Please Note: The following section headings correspond to the sections of the talk as Johnny lays them out:

Put the Fun in Function

(This section is about the great ‘mix’ build tool)

  • Plays a recorded coding demo
  • Mentions the ‘Dot’ when calling an anonymous function (I still hate this thing)
  • All elixir code must be in module
  • Elixir has a repl called iex
  • Most everything is inside a “do” block which is a macro
  • Reviewer’s Note: Johnny seems to be spending time waiting for his recording to catch-up to where he is
  • Moves on to pattern matching (apparently, at the conference Dave Thomas already overviewed this so he leaves that to him)
  • Shows that you can convert from pattern matching in the function args to a guard clause (nice touch)
  • Recursion

Throw in a Mix

(This section is about the great ‘mix’ build tool)

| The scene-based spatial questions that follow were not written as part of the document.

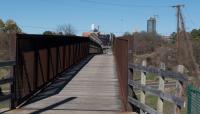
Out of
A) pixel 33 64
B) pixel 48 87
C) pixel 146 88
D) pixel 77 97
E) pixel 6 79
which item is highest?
pixel 33 64

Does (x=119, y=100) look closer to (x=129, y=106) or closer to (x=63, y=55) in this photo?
(x=129, y=106)

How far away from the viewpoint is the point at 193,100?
269 inches

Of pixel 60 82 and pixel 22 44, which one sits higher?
pixel 22 44

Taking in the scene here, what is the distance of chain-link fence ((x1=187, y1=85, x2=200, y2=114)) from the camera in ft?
21.4

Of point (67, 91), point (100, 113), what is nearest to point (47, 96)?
point (67, 91)

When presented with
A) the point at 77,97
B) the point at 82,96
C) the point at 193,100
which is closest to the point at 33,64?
the point at 77,97

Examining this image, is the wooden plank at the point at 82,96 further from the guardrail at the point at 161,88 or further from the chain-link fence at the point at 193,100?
the chain-link fence at the point at 193,100

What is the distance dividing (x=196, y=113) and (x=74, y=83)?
10959 mm

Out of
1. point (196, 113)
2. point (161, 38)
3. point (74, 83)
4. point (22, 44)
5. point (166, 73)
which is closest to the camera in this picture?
point (196, 113)

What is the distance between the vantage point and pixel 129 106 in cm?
1134

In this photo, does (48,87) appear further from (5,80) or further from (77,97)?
(5,80)

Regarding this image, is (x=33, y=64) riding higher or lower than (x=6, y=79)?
higher

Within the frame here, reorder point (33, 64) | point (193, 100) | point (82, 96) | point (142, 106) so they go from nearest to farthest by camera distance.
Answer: point (193, 100) < point (142, 106) < point (33, 64) < point (82, 96)

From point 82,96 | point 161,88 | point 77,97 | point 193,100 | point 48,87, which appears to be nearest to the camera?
point 193,100
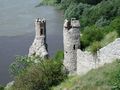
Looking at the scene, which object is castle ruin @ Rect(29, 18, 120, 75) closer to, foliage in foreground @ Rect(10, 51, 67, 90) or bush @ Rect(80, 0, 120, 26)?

  • Similar to leiningen for clojure
  • Allows us to know if we’re in dev/test/prod environment
  • This is so early that the web framework he discusses is Dynamo as this was befored Phoenix.
    • Also mentions an elixir MVC framework called Weber.

Remember the Ecto

(This section is about the elixir mdoule Ecto which may or may not be an ORM)

  • Ecto handles databaseinteraction
  • Has the concepts of:
    • Repo,
    • Entity,
    • Queries.

What is missing?

(This section is where Johnny points out the functionality that as of 2013 he could not get from elixir as a means to segue to combining with ruby)

  • Johnny says ExUnit (the elixir testing framework) does not help with Behavior Driven Development - which he uses at HashRocket
  • And at the time of this talk Ecto did not handle database migrations

So, let’s throw in a touch of Ruby to fill in these gaps …for the things you’re missing, just inject Ruby into your elixir project (says it is easy)

  • Reviewer’s Note: at this point in the talk, I start to think that much of what is proposed in this talk was out of necessity in 2013 and no longer necessary to bring in ruby to address these items as elixir now has the necessary library modules.

Johnny creates a Gemfile and adds to the mix project to bundle cucumber, selenium, capybara and rspec

How do we do data migrations (remember Ecto didn’t do this back then)

  • Adds Builders active_record and pg (Postgres)
  • Uses rakefile to perform the migration(s)

After getting ruby integrated, now is time for elixir

  • Reviewer Question: What is the delineator between what he’s using ruby for and elixir for?
  • Sets up Ecto for managing the model (while using ruby to do the migrations)
  • Dynamo Router: JW notes anyone that has used Sinatra should be familiar with this

Wrapping Up

  • Seems to be having som issues with the display of the presentation, but not too distracting
  • Runs mix test, ruby is running the test database, then cleans up and ruby gets out of the way
  • Circles back around to the beginning and how we can use constructivism (use what we already know eg. Ruby) to build on what we want to know (elixir).

Kudos to Johnny

Johnny does a good job of showing us a real process for integrating ruby into elixir. He does not hide the errors from us, and addresses when things don’t work, and testing

Fun or interesting things I noticed throughout

  • Johnny has 7, homeschooled kids!
  • Seems to be spending time waiting for his recording to catch-up to where he is
  • Appears Johnny is using vim (what theme is that? Seriously, if you know please let me know!)
  • JW notes Dynamo was still in flux then, so things could change (they sure did)
  • His presentation template is clearly indicative of who Johnny is (I like to think if have some sense of this after having listened to his podcast so many times)
    • There are some cool leaves, that look like waves at bottom of slides and any square outlines are actually not “square”, they are more like rhombuses.
  • JW has been developing for better part of 15 yrs, really likes ruby and how you can use it with other languages.

Overall Impression

  • I personally like Johnny (have never met him or spoken to him directly, but seems like a very cool dude)
  • Watching this talk post 2013/2014 it begins to show its age, however:
  • I think the ability to leverage what you already know to either (i) learn something new, or (ii) fill in the gaps of a new technology is a skill worth knowing and developing.